+++ INPUT MATERIAL

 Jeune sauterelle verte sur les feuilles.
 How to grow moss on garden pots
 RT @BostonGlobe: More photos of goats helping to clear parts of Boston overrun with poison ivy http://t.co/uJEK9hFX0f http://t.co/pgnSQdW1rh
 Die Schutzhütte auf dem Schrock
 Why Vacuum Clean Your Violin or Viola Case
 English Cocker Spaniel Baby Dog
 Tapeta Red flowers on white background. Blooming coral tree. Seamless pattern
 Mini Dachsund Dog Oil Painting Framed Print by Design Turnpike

++++++
+++ INPUT MATERIAL

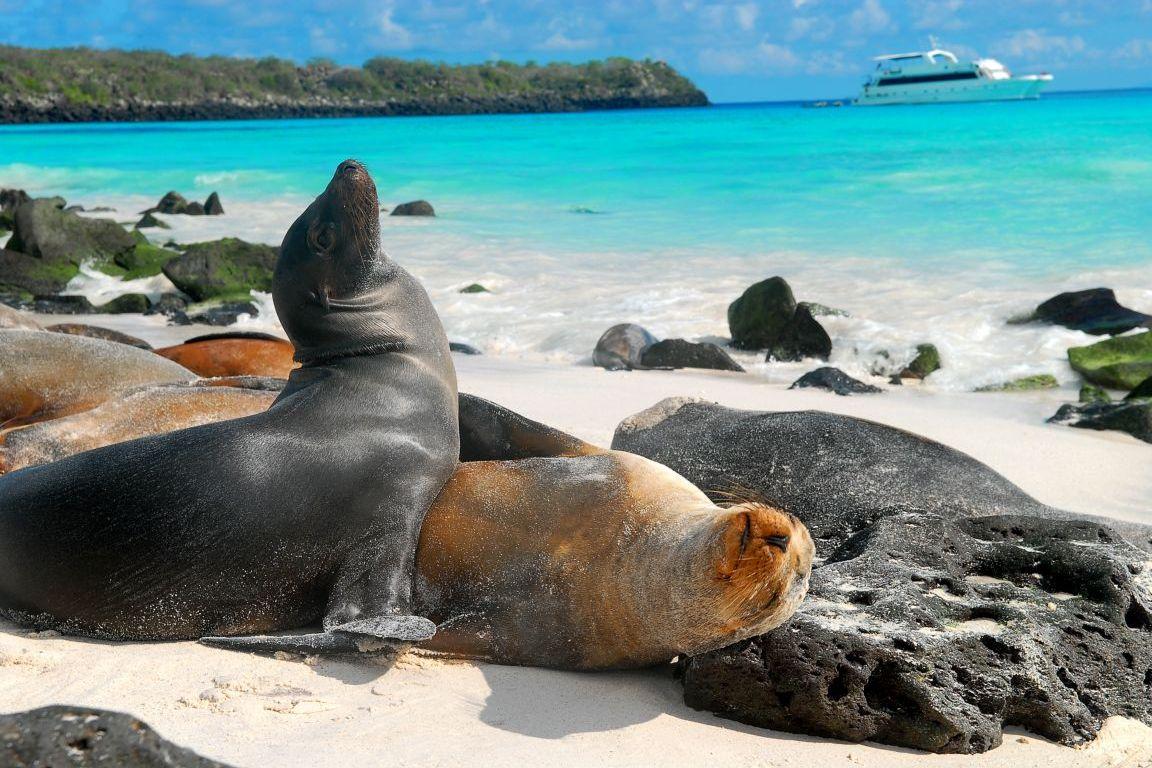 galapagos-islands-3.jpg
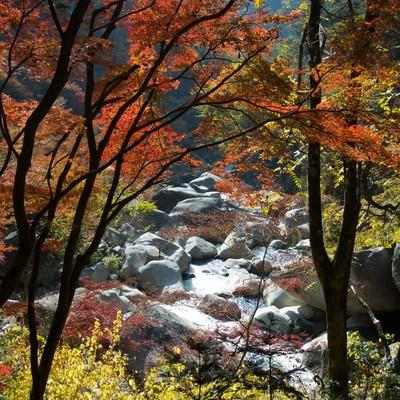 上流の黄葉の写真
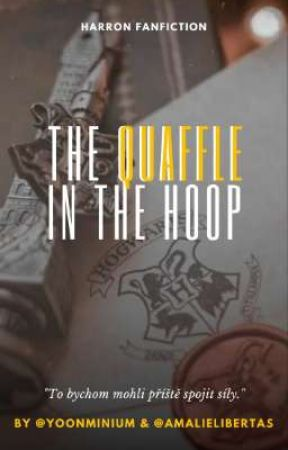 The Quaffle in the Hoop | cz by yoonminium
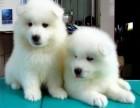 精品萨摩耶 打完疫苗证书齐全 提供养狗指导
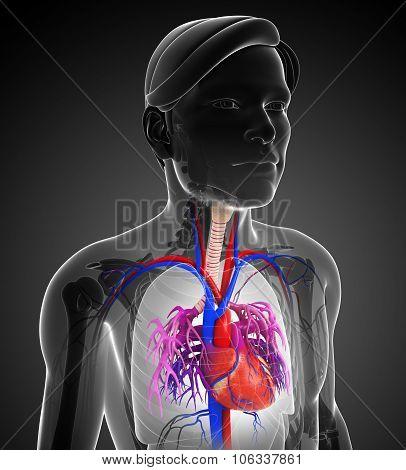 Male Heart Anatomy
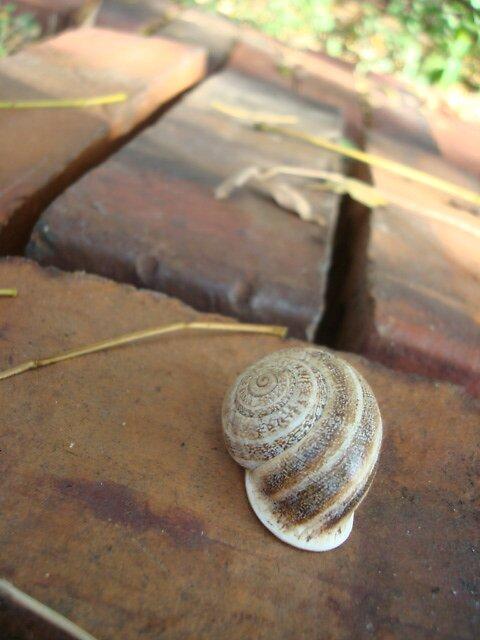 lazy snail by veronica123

++++++
+++ INPUT MATERIAL

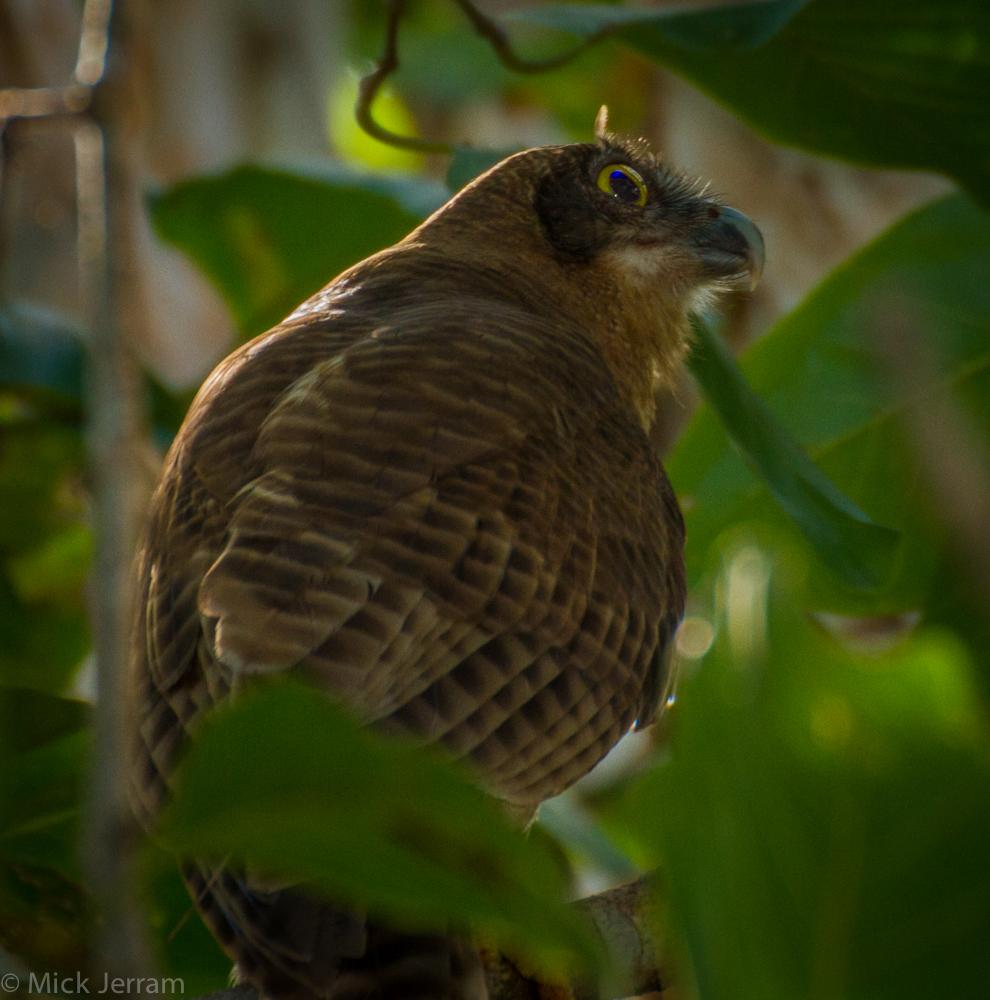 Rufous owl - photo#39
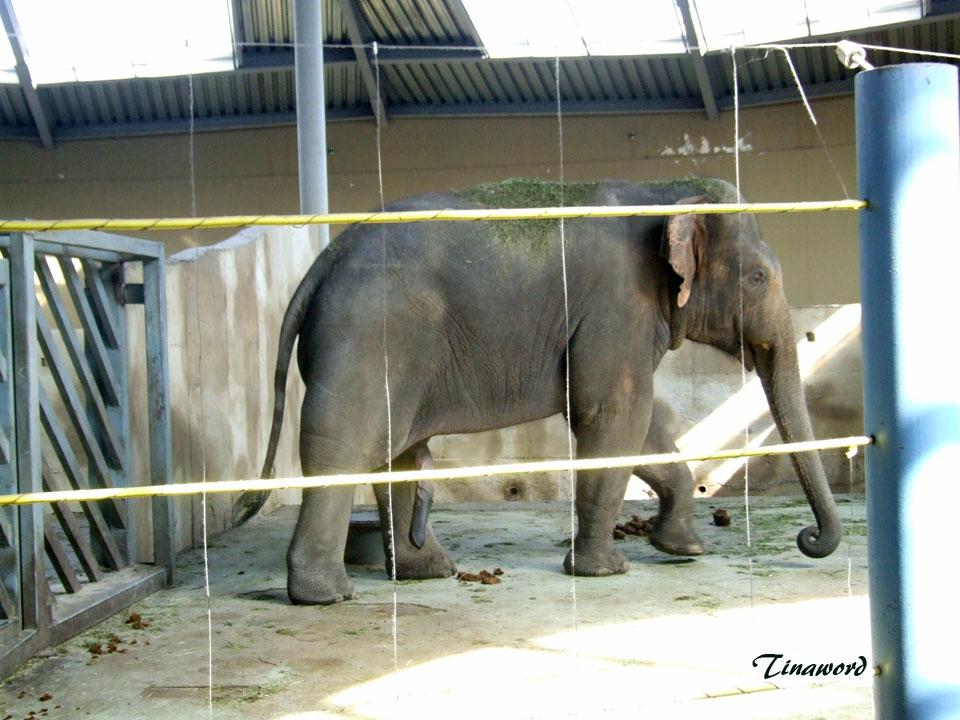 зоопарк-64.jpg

++++++

INSTRUCTIONS TO FOLLOW: When you reach the line with "Jeune sauterelle verte sur les feuilles." in the records above, start writing out lines exactly, and stop once the line with "Mini Dachsund Dog" has been written; include nothing else.

SOLUTION TO THIS EXERCISE:
 Jeune sauterelle verte sur les feuilles.
 How to grow moss on garden pots
 RT @BostonGlobe: More photos of goats helping to clear parts of Boston overrun with poison ivy http://t.co/uJEK9hFX0f http://t.co/pgnSQdW1rh
 Die Schutzhütte auf dem Schrock
 Why Vacuum Clean Your Violin or Viola Case
 English Cocker Spaniel Baby Dog
 Tapeta Red flowers on white background. Blooming coral tree. Seamless pattern
 Mini Dachsund Dog Oil Painting Framed Print by Design Turnpike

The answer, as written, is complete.